Georgian jobs • Page 3
If you're a gunner or loader in the artillery, here's a chance to earn a few brownie points from your commanding officer: volunteer to be a fireworker at the next big royal event. By carefully packing large amounts of highly explosive gunpowder into paper containers of varying sizes, you can create bombs, bangers, airborne starbursts and even the odd single-colour roman candle.
Using those old mortar cannons that everybody said were too dangerous, you can load football-sized charges into the large-calibre, fat, squatting guns and marvel at the crowd as they ooh and ahh at your fantastic display. Of course, an hour-long dramatic extravaganza is going to make those puppies pretty hot, so be prepared to lose your arms if a charge goes off during a loading session.
You'll be at the beck and call of the firemaster, who will have you scrambling about in the darkness, taper in hand, among the hundreds of explosives dotted about the display area. For safety reasons, you'll not be allowed a naked flame to light your way – any premature ignitions will ruin the co-ordination of the show with the backing orchestration (preferably by Handel). Only non-smokers need volunteer.

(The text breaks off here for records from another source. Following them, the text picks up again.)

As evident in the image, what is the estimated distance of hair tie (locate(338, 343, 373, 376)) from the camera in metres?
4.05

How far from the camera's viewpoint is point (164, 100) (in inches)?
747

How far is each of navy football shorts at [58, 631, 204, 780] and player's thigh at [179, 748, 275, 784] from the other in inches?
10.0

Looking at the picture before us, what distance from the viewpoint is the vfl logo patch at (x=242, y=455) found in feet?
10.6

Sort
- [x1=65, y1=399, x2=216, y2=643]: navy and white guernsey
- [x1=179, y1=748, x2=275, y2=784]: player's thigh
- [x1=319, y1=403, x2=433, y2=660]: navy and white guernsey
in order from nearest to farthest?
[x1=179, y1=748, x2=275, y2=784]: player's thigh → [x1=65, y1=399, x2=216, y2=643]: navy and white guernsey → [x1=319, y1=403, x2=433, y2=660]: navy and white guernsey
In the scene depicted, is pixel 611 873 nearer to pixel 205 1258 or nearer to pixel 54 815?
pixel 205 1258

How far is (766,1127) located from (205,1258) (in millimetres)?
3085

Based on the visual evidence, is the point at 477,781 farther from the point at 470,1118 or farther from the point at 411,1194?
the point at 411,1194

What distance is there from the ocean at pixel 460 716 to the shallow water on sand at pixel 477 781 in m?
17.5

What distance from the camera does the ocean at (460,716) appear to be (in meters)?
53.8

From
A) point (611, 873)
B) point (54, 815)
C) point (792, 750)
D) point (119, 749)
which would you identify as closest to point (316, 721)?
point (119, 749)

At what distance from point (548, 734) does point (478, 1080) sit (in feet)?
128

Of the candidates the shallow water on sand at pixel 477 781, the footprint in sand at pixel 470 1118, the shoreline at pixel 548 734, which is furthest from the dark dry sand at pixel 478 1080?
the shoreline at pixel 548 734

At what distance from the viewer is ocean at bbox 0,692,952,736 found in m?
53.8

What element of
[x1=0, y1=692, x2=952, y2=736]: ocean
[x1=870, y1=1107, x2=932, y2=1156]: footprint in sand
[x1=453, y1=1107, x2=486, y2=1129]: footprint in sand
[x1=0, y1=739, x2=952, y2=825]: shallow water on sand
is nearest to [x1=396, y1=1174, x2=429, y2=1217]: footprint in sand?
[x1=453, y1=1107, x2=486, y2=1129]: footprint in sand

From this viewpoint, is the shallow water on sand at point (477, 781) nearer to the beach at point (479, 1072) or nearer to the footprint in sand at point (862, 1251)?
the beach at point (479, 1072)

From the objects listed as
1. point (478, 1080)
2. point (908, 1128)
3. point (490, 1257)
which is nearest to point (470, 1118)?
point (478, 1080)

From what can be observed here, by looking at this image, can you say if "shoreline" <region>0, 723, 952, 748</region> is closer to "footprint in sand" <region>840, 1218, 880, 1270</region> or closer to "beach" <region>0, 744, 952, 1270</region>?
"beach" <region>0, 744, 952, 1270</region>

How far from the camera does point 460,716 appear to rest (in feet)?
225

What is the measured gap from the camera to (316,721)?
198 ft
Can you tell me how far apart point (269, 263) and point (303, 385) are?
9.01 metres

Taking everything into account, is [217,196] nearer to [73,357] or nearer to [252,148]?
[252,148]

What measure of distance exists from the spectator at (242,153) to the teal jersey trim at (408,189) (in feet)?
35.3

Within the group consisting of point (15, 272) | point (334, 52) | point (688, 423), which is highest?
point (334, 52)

If you live terrified that anything exciting might happen, this could be the job for you. Britain's bustling waterways need more leggers.
If you have a strong back and legs like Geoff Capes (or any other 'strongest man in the universe' type), this could be your calling. Working on the canals, you'll be responsible for helping – nay, powering – the heavy commercial longboats through the skinny tunnels that pepper the route.
For your home, you will be provided with a small shack (complete with camp bed and wood burner) by the mouth of a tunnel. Each time a boat arrives, you will take the place of the horse that usually provides its propulsion – the beast will get a rest and be walked overland to the other end of the tunnel. Lying on your back on the deck of the boat, or balancing on a projecting plank, you'll 'walk' on the walls or ceiling of the tunnel and power the boat along. After several miles, your canal boat will reach the other end, you'll get a few pence for your trouble and then you'll run back to your hovel and wait for another one.
The boom of the Industrial Revolution has created plenty of positions within the mass production ceramics market. From the monotony of handle making to bone crunchers and drawers, it's all there.
As a bone cruncher you will help break down rotting bones and fire them into ash. The fine ash can then be added to china clay to create bone china – the most wonderfully hard and translucent ceramic to grace any tea table.
If you get the drawer's job, you'd better have a thick skin and steady hands. Once a kiln is opened, you've got to climb right in and 'draw' out the fired pottery as quickly as possible so that another load can go in. One slip and you've lost the merchandise, and everybody in the chain of manufacture who helped make that vessel will be docked a proportion of its worth.
Are you an early bird? Do you prefer to get up before the crack of dawn? If so, this job may suit you down to the ground.
The industrial workforce needs awakening each day, and as nobody has an alarm clock, it's down to you. You'll need to equip yourself with a long stick, and for the tiniest of fees, you'll race about the town rapping on poor idling folks' bedroom windows to raise them from their slumber.
You'll get it in the neck big time if you oversleep, so best get yourself a bed of nails. Breaking windows is a hazard of the job and you may shortly be put out of work by the factory siren.
Defy gravity and earn yourself a reputation as a daring and dramatic entertainer. If you've got a naval background with plenty of experience in swinging about in the rigging and hanging off yardarms, this could be the job you've been looking for.
Stretch a hemp rope that is as taut as piano wire from the top of something tall – a church spire is just the thing. Climb on to the rope at the top and lie down on the cable of doom You'll amaze and astound the gathering crowds as – carefully balancing, with one foot hooked behind you to make sure you don't fall off – you spread your arms wide and slide down with increasing speed, as if flying along the rope, to the other end.
A loss of balance will certainly end your career, if not your life, while the standard of your rope must also be of the highest as a snapping line is sure to leave you in peril. No safety nets are provided as they would destroy the aura of danger that should surround this enterprise.